SET TASK>
Reproduce every item below, requests included, and rescale each number in the answers, both coordinates and distances, by a factor of 1.05, rounding to whole numbers with halves rounded up. Keep the numbers in the requests unchanged, and omit the pictures from your answer.

################

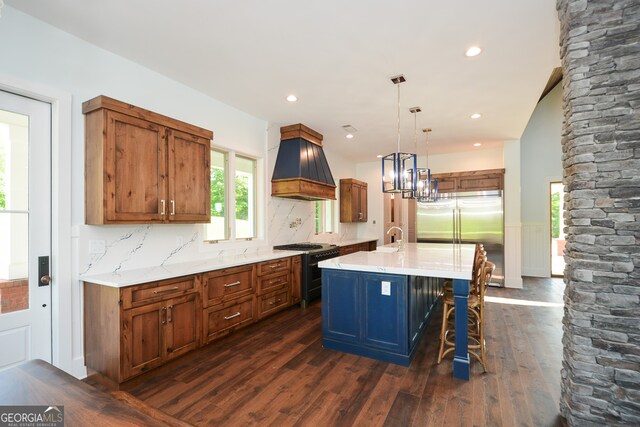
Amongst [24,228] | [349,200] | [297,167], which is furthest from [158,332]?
[349,200]

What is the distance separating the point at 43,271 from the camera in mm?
2465

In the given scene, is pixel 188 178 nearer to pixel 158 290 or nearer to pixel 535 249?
pixel 158 290

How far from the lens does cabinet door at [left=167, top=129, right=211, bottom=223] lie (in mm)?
3096

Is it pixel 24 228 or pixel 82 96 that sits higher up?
pixel 82 96

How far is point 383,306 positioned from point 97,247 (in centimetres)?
269

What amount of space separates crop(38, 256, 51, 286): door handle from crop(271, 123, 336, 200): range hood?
300 cm

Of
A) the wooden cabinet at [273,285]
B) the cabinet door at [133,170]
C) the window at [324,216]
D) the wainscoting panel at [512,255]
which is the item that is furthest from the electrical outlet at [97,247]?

################

SOLUTION>
Amongst [24,228] | [349,200] | [297,167], which is furthest from [158,332]?
[366,210]

What is the distance separating the point at 43,271 from the camera in mm?
2588

In the given scene, is pixel 188 178 nearer to pixel 158 290 or nearer to pixel 535 249?
pixel 166 305

How far from the lens does cabinet door at [left=167, top=129, right=211, bottom=223] lie (in mm)?
3251

Is it pixel 24 228 or pixel 82 96 that sits higher up?
pixel 86 101

How far is point 383,306 positioned from point 97,247 (in centimetres)?
282

What amount of space separates crop(38, 256, 51, 286): door handle from crop(271, 123, 336, 200): range hood?
315 cm

Of
A) the wooden cabinet at [273,285]
B) the cabinet door at [133,170]
C) the window at [324,216]
D) the wainscoting panel at [512,255]
which is the item that is furthest from the electrical outlet at [97,247]?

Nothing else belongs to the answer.